↓

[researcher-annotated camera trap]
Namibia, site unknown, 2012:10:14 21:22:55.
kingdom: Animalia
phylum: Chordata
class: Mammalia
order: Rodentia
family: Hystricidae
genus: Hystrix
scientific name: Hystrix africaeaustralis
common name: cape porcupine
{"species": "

↑

An exact, line-for-line copy is required: from the line containing "order: Rodentia" through the final line of the listing above, both included, with nothing else.

Answer section:
order: Rodentia
family: Hystricidae
genus: Hystrix
scientific name: Hystrix africaeaustralis
common name: cape porcupine
{"species": "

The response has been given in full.